How a man in the middle attack works against an online bank. The user communicates with the the phisher, while believing that she is speaking to the bank. The phisher can use deceit to query the user for more information than the bank would normally ask for. Using this additional information, the phisher can communicate with the bank, while pretending to be the user.
I was wondering if using user-agent identification would help against MitM attack.
The idea behind user-agent identification is that it's a secret that is known to the user-agent, like the browser, but it not known to the user. This makes a difference because the user-agent will only send his secret to the real website, while a user might write down his secret to any phishing site.
An example would be to set a cookie to identify the browser via a link sent in an email to that user. When the user access the link, it sets a cookie for the site it wants to log in.
Then, when the user want to log in to that site, the site check if the browser the user is using have that specific cookie.
If he does, then the site show the SiteKey phrase and picture. If he doesn't, then the site ask the user to identify it's browser.
- User : The person trying to access a website. Example : you
- User-agent : It's the tool that the user use to access a website. Example : a browser
- User-agent secret : Something that is known by the user-agent, but not necessarily by the user. Example : a cookie
- User-agent identification : The process by which the website the user is trying to access validate that a specific user-agent is authorized to access this website under that specific username. Example : by validating that a cookie containing a secret code associated to the username is set on that browser
SSL/TLS : Of course you need that since there is no security without it...
Why do we need to set the cookie by an email link?
If you read about SiteKey, you will find out that they are indeed trying to do user-agent identification using a cookie! But they are failing...

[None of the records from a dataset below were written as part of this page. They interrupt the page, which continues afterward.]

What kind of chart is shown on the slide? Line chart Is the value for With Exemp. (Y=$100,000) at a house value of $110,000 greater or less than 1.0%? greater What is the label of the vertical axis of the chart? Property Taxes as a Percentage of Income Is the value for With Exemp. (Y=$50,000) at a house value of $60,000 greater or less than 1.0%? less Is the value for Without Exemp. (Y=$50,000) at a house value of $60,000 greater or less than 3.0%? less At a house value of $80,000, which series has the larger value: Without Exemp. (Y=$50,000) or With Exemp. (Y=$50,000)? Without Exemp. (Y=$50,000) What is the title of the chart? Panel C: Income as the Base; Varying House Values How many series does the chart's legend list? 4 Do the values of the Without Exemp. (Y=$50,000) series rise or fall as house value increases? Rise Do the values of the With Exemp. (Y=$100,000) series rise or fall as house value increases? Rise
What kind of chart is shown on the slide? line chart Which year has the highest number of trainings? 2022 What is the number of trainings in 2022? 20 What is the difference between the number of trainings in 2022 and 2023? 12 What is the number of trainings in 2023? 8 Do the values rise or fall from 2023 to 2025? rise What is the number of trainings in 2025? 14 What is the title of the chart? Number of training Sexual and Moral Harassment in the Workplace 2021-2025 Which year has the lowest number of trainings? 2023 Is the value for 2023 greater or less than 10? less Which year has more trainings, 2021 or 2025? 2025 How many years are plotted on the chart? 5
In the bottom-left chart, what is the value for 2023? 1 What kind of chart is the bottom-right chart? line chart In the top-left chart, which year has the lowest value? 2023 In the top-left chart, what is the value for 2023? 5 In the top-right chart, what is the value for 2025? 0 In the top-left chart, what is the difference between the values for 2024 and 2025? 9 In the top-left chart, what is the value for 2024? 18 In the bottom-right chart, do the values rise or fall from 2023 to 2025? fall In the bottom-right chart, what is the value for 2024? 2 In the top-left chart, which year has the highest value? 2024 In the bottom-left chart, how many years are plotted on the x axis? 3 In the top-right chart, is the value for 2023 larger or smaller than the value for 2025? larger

Why does BoA allow users to get access to their SiteKey image after answering her security questions? The reason is simple. Normally, BoA knows to present the right SiteKey image to a user because it recognizes the computer that user logs in from as belonging to the user in question. This is done using secure cookies. But what happens if there are no cookies? Say that the user wants to log in to her BoA account from a computer that she has not successfully used to connect to BoA's website with before. Before sending the SiteKey image to the user, BoA will require the user to provide some evidence of her identity - the answers to the security questions. Once BoA receives these, and has verified that they are correct, then it will send the user's SiteKey image to the user. That allows the user to verify that it is really communicating with BoA, and not an impostor, which in turn, provides the user with the security to enter her password.
The problem is that the way to prove the user identity is by asking him a question... The phishing site can then directly ask this question to the user and it's game over.
It's different if the cookie is set by a link in an email. If the website doesn't recognized the broswer, it will send an email to the user. This means that unless the attacker, the phishing site, has access to the user email, he cannot set the cookie hence he cannot impersonate the user.
It's also important that the cookie is set by visiting a link and not by writing a secret code that you receive by email. If you can't trust the user to enter his password on the right site, can you trust him to enter the code on the right site?